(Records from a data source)
---+---
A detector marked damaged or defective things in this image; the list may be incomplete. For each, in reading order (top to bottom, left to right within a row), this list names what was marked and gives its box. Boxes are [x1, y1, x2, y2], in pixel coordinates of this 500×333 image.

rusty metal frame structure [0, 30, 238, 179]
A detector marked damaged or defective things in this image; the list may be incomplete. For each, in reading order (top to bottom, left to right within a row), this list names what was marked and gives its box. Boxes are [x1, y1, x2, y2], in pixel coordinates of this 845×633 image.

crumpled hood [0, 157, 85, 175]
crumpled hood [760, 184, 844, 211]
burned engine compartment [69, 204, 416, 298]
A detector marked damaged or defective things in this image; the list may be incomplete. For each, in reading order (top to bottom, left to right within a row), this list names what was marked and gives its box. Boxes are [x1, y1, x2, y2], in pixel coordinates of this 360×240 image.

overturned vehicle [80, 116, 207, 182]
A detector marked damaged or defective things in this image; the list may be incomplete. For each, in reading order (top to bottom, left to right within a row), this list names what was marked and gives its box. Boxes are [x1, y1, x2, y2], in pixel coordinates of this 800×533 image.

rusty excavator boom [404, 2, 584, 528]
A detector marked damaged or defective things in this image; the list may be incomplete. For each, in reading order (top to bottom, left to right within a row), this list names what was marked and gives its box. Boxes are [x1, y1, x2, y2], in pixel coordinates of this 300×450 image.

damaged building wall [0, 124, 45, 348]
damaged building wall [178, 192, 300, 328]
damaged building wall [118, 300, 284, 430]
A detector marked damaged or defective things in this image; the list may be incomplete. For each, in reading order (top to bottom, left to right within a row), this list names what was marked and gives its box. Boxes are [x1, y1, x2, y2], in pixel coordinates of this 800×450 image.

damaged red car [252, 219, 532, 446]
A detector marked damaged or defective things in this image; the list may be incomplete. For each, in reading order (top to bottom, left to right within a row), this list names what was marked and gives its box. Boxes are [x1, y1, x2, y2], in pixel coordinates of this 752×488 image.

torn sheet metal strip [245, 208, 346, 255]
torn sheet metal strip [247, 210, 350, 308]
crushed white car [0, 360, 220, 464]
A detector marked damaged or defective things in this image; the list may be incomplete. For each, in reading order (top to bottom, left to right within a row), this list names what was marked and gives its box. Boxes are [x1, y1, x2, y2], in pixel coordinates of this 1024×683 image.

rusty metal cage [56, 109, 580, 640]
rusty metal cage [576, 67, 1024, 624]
---+---
WHAT YOU HAVE TO DO: Copy out all of the records above word for word, with nothing left out or changed.

PROBLEM SOLUTION:
A detector marked damaged or defective things in this image; the list may be incomplete. For each, in reading order (top to bottom, left to right within a row), this list names what was marked and gives its box. Boxes are [x1, y1, x2, y2], in pixel coordinates of this 500×333 image.

rusty metal frame structure [0, 30, 238, 179]
A detector marked damaged or defective things in this image; the list may be incomplete. For each, in reading order (top to bottom, left to right within a row), this list names what was marked and gives its box. Boxes are [x1, y1, x2, y2], in pixel coordinates of this 845×633 image.

crumpled hood [0, 157, 85, 175]
crumpled hood [760, 184, 844, 211]
burned engine compartment [69, 204, 416, 298]
A detector marked damaged or defective things in this image; the list may be incomplete. For each, in reading order (top to bottom, left to right within a row), this list names what was marked and gives its box. Boxes are [x1, y1, x2, y2], in pixel coordinates of this 360×240 image.

overturned vehicle [80, 116, 207, 182]
A detector marked damaged or defective things in this image; the list may be incomplete. For each, in reading order (top to bottom, left to right within a row), this list names what was marked and gives its box. Boxes are [x1, y1, x2, y2], in pixel coordinates of this 800×533 image.

rusty excavator boom [404, 2, 584, 528]
A detector marked damaged or defective things in this image; the list may be incomplete. For each, in reading order (top to bottom, left to right within a row), this list names what was marked and gives its box. Boxes are [x1, y1, x2, y2], in pixel coordinates of this 300×450 image.

damaged building wall [0, 124, 45, 348]
damaged building wall [178, 192, 300, 328]
damaged building wall [118, 300, 284, 430]
A detector marked damaged or defective things in this image; the list may be incomplete. For each, in reading order (top to bottom, left to right within a row), this list names what was marked and gives its box. Boxes are [x1, y1, x2, y2], in pixel coordinates of this 800×450 image.

damaged red car [252, 219, 532, 446]
A detector marked damaged or defective things in this image; the list may be incomplete. For each, in reading order (top to bottom, left to right within a row), this list names what was marked and gives its box. Boxes are [x1, y1, x2, y2], in pixel coordinates of this 752×488 image.

torn sheet metal strip [245, 208, 346, 255]
torn sheet metal strip [247, 210, 350, 308]
crushed white car [0, 360, 220, 464]
A detector marked damaged or defective things in this image; the list may be incomplete. For each, in reading order (top to bottom, left to right within a row), this list names what was marked and gives its box. Boxes are [x1, y1, x2, y2], in pixel coordinates of this 1024×683 image.

rusty metal cage [56, 109, 580, 640]
rusty metal cage [576, 67, 1024, 624]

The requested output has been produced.